Lui a grandi à Versailles dans une riche famille laïque et éloignée, depuis la disparition d’une partie des leurs lors de la Shoah, de toute pratique religieuse. « Le shabbat n’était pas respecté […] la charcuterie et les fruits de mer s’incorporaient à la nourriture quotidienne, les produits laitiers se mêlaient aux aliments carnés, en violation des interdits de la Halaka. » Bien qu’ils se soient rencontrés par l’intermédiaire d’une agence matrimoniale juive de France, ses parents semblent donc surpris et inquiets de son intérêt prononcé pour le judaïsme. « Quand ils ont su que je commençais à prendre des cours à la synagogue […] j’ai senti qu’ils commençaient à m’observer, à guetter […]  si ma barbe devenait plus longue, si je mangeais toujours du porc, ou si j’évoquais l’envie de faire shabbat les vendredis ». Lui exprime seulement une « responsabilité quant à la culture juive ». S’il recherchait initialement une femme juive pour faire sa vie, sa rencontre de hasard avec Ava en a décidé autrement. « Il l’attire contre son corps, réchauffe ses bras gelés.

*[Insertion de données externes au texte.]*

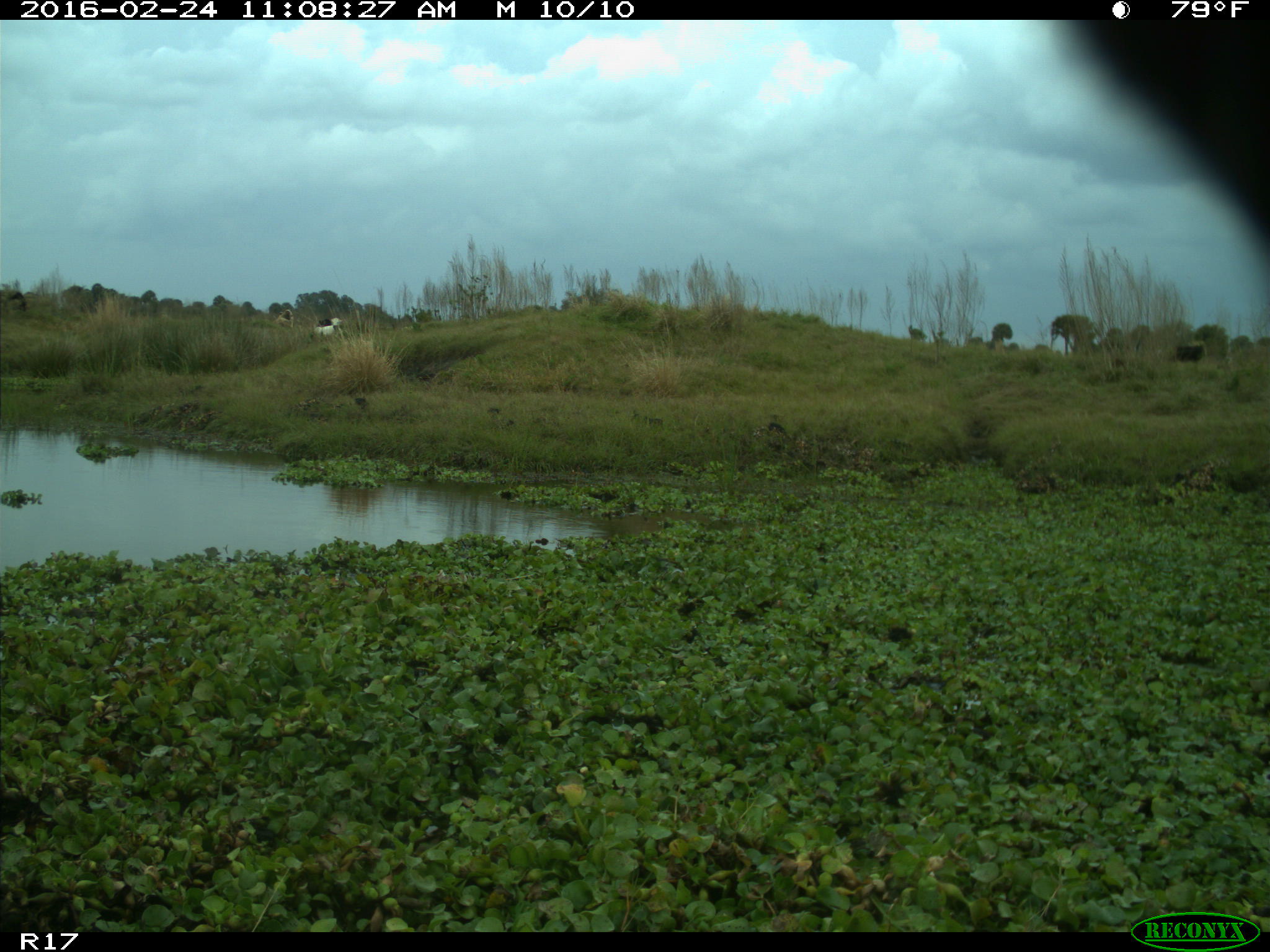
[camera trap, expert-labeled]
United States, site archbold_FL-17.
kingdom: Animalia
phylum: Chordata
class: Mammalia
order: Artiodactyla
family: Bovidae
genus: Bos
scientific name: Bos taurus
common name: domestic cow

Il a toujours aimé la traiter en fillette, et lui l’adulte, et lui le plus grand, Mon chou, ma toute petite chérie ».

Mais voilà qu’un été, alors qu’ils se rendent tous deux en Israël au mariage d’une amie de Simon, le couple confronté à la suspicion de la police des frontières se retrouve bloqué à l’aéroport Ben Gourion. « Simon connaît les gratte-ciel de Tel-Aviv, les vestiges de Massada, les ruelles de Jérusalem. Il a aimé déambuler entre les zones juive, musulmane, arménienne et chrétienne, qui se rejoignent sous le soleil qui assomme et qui entête. Il lui a raconté ces populations qui se croisent, les Ashkénazes orthodoxes à la barbe hirsute et habillés de noir, les jeux des enfants arabes le long des rues étroites, les évangélistes et leurs processions, parcourant à genoux le chemin de croix. […] Simon a capté l’essence d’Israël, son charme irrationnel, et il a hâte de retrouver la folie propre à cette terre pour la transmettre à Ava. » Si le cas de Simon se résout vite avec une vérification d’identité plus approfondie, Ava doit subir un long processus fait de fouille et d’interrogatoire de plusieurs heures afin de s’assurer que, malgré ses origines iraniennes et musulmanes qui la rendent a priori suspecte, elle n’appartient à aucun réseau pro-palestinien et ne représente aucun danger pour la sécurité d’Israël. Assignée à un héritage culturel et religieux qui n’a jamais été vraiment le sien et qu’elle connaît assez mal, Ava se retrouve pressée de questions diverses sur l’histoire de sa famille mais aussi sur son rapport à l’Iran, l’Islam et ses liens avec le monde arabe.Mise au pied du mur, Ava n’a plus d’autre alternative que de fouiller sa mémoire défaillante pour en exhumer par fragments les récits rapportés par ses parents sur ce pays qu’ils avaient fui à la révolution islamique, les quelques coutumes qu’ils en avaient conservées et la religion soufie qu’un temps ils avaient continué à pratiquer de façon individuelle et sans même lui en inculquer les principes. Elle-même, répétait-elle, était née en France et française, ne parlait ni l’arabe ni le persan, n’avait jamais été en Iran où du reste ses parents n’avaient plus le moindre contact depuis longtemps et n’avait personnellement aucune religion.
L’interrogatoire va ainsi se structurer entre ce huis clos interminable et angoissant à Ben Gourion avec ses procédures dignes de l’inquisition et, d’autre part, ce que cette scène va déclencher chez la jeune femme, entre l’afflux des souvenirs quant à sa famille et son histoire et les différentes prises de conscience que fera naître cette confrontation à des questionnements intérieurs qu’elle avait toujours éludés. Ainsi en est-il de l’incongruité que son couple mixte peut représenter aux yeux du policier et donc probablement de quelques autres voire la suspicion qu’il peut ainsi provoquer, ou de la découverte brutale du hiatus qui peut exister entre l’identité qu’une couleur de peau ou des origines nationales vous assignent et celle de l’individu pris isolément. Pour Ava, française née de parents iraniens, qu’elle le ressente comme tel ou non, cet Iran inconnu restera toujours comme « une ombre enchaînée à son existence ».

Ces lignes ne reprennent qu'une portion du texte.